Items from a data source
#####

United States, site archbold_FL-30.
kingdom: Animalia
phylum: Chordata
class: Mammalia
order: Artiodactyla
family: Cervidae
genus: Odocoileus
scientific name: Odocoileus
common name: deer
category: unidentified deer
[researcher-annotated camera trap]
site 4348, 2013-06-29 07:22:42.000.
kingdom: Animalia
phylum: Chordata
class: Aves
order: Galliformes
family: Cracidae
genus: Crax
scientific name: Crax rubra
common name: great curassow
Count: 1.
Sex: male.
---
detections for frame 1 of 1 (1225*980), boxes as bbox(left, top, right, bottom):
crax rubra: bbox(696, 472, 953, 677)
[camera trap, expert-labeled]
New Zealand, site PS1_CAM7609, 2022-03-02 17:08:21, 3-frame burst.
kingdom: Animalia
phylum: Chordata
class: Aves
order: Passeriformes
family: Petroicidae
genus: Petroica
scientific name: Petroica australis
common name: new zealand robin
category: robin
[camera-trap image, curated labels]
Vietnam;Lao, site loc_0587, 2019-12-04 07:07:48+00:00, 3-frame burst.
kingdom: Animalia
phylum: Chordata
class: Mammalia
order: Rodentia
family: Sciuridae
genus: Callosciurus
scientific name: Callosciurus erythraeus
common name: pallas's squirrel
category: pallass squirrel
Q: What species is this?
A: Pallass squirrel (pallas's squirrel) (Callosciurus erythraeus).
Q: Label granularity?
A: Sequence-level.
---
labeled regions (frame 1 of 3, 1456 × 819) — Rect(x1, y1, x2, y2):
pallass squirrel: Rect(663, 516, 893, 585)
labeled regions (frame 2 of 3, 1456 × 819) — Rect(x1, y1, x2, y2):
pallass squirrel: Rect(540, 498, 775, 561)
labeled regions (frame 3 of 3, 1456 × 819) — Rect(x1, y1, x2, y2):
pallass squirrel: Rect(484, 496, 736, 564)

#####

*TRY IT*.
Look back at the entries above and repeat, unchanged, every line from the line holding "New Zealand, site" through the line holding "[camera-trap image, curated labels]".

*EXPECTED OUTPUT*.
New Zealand, site PS1_CAM7609, 2022-03-02 17:08:21, 3-frame burst.
kingdom: Animalia
phylum: Chordata
class: Aves
order: Passeriformes
family: Petroicidae
genus: Petroica
scientific name: Petroica australis
common name: new zealand robin
category: robin
[camera-trap image, curated labels]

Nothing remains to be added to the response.